If we really care about refugee migrants and the countries from which they have fled, we need to do something similar. We do not need to have such calculated motives as China. Generosity and Christian (post-Christian if you like) charity is a fine excuse for action. We can help rebuild homes and businesses for entirely altruistic motives, starting perhaps by improving the slum camps which house many displaced citizens, taking in medical facilities, improving food supply and distribution and offering education. Then go from there with roads and homes and technology.
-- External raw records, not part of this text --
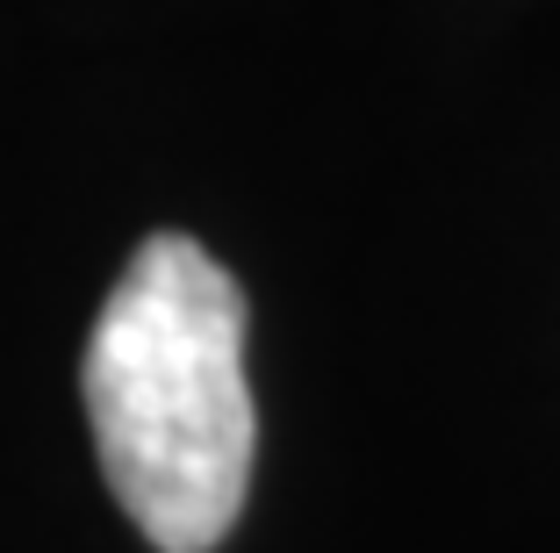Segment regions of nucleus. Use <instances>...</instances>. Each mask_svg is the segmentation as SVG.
I'll use <instances>...</instances> for the list:
<instances>
[{
	"instance_id": "1",
	"label": "nucleus",
	"mask_w": 560,
	"mask_h": 553,
	"mask_svg": "<svg viewBox=\"0 0 560 553\" xmlns=\"http://www.w3.org/2000/svg\"><path fill=\"white\" fill-rule=\"evenodd\" d=\"M101 474L159 553H209L252 488L245 295L180 230L130 252L80 367Z\"/></svg>"
}]
</instances>
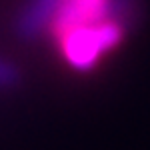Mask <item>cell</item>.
Segmentation results:
<instances>
[{
  "instance_id": "1",
  "label": "cell",
  "mask_w": 150,
  "mask_h": 150,
  "mask_svg": "<svg viewBox=\"0 0 150 150\" xmlns=\"http://www.w3.org/2000/svg\"><path fill=\"white\" fill-rule=\"evenodd\" d=\"M18 32L24 38L46 32L66 66L92 72L126 40V10L120 0H32Z\"/></svg>"
},
{
  "instance_id": "2",
  "label": "cell",
  "mask_w": 150,
  "mask_h": 150,
  "mask_svg": "<svg viewBox=\"0 0 150 150\" xmlns=\"http://www.w3.org/2000/svg\"><path fill=\"white\" fill-rule=\"evenodd\" d=\"M18 80V72L16 68L8 64V62H2L0 60V86H10Z\"/></svg>"
}]
</instances>
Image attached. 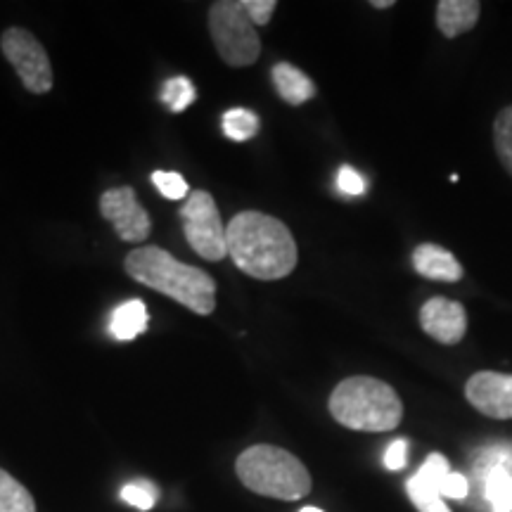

We could offer limited-period visas to bring to the UK and educate young people who will go home at the end having learnt key skills, and seen the benefits of democracy, enterprise, and kindness. We would make new friends, counter the influence of China in a positive way, make the world a better place and hopefully in the long-run create stability.
Yes, the costs would be great but maybe other European states would follow our example and make the initial seed go much further; in any case an enormous programme could be paid for by (say) cancelling HS2. Do we really need to get to Birmingham 20 minutes faster while people die in slums two thousand miles away? Let us travel a little more slowly so that others do not have to make such dangerous journeys.